Die Wiege stand in Leipzig

■ Die Geschichte der organisierten Mieterbewegung begann bereits 1882 in Sachsen / Von der Mieter-Versicherung zur politischen Interessenvertretung

Professor Rudolf Sohm hatte Großes vor. Als sich am 20. Oktober 1900 25 Mietervereine zum Zwecke ihres Zusammenschlusses in Leipzig trafen, forderte der Jurist: „Die Mietervereine müssen eine Macht werden in unserem deutschen Vaterlande.“ Dabei räumte Sohm selbstkritisch zu dem von ihm mitbegründeten Bürgerlichen Gesetzbuch ein: „Das von Reich und Rechts wegen geltende Mietrecht besteht tatsächlich nur auf dem Papier. Das Mietrecht ist verschwunden hinter den Bestimmungen des von den Hausbesitzervereinigungen entworfenen Vertrages.“ Erleuchtung erwartete man vom „Verband Deutscher Mietervereine“, der „ein Bindeglied zwischen den einzelnen Vereinen“ sein und „ihnen mit Rath und That zur Seite stehen“ sollte. Doch mit den vier Pfennigen, die die Mitglieder jährlich zu entrichten hatten, war nicht viel auszurichten gegen die wohlorganisierten Interessenvertretungen der Hausbesitzer. Deren Gebahren sorgte selbst in den eigenen Reihen für Ablehnung. „Empörend ist, daß jemand seine Mitmenschen wegen eines oft ganz unvermeidlichen, winzigen Umstandes mit Weib und Kind auf die Straße werfen darf“, klagte ein Hauswirt über seinesgleichen.

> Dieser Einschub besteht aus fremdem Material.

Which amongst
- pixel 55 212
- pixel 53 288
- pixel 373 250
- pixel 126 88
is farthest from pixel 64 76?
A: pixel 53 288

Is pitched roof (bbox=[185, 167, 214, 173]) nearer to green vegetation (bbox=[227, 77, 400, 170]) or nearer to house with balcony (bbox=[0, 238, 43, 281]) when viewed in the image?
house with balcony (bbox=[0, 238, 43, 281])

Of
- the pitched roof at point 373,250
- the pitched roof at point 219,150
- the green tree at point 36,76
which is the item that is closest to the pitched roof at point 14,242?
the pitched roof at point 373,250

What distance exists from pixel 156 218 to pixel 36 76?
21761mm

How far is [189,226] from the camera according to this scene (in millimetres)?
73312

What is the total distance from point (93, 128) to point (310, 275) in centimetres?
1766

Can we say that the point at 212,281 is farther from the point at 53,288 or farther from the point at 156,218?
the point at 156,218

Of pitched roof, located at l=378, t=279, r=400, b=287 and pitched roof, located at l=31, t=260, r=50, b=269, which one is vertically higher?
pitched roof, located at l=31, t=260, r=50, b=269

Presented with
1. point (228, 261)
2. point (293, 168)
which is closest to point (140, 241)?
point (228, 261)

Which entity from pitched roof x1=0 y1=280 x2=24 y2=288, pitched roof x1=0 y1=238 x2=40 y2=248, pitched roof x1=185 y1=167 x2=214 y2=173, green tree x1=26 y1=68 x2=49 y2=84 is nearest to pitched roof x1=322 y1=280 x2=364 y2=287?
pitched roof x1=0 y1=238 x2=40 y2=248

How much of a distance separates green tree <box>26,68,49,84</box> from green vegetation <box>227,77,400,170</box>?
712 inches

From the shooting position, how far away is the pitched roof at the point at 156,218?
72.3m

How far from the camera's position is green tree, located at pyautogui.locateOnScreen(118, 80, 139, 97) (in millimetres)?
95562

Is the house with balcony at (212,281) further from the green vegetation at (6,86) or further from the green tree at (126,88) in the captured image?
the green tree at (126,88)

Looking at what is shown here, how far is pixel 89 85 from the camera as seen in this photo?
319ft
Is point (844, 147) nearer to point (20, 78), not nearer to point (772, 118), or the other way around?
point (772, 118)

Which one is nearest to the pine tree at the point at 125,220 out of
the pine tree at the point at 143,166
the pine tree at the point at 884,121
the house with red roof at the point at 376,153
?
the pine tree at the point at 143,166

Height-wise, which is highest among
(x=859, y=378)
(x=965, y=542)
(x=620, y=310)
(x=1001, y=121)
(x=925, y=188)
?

Trotz des finanziellen Engpasses wuchs die Organisation und mit ihr das politische Gewicht. Nur zehn Jahre nach der Gründung zählte der mittlerweile in Bund Deutscher Mietervereine umbenannte Verband bereits 20.000 Mitglieder, und 1922 (Mitgliederstand: schon über 550.000 Mieter) erreichte er den ersten Durchbruch auf parlamentarischer Ebene. Da wurde das Reichsmietengesetz durchgebracht, ein Jahr später das erste Mieterschutzgesetz. Der Verband erlangte Einfluß - und der zeigte sich sogar bei Wahlen. Nach der Vereinigung mit einem Berliner Konkurrenzverband (aus Bund und Reichsbund wurde ein Dachverband) heimsten Mieterlisten bei den Kommunalwahlen im Jahre 1924 beachtliche Erfolge ein.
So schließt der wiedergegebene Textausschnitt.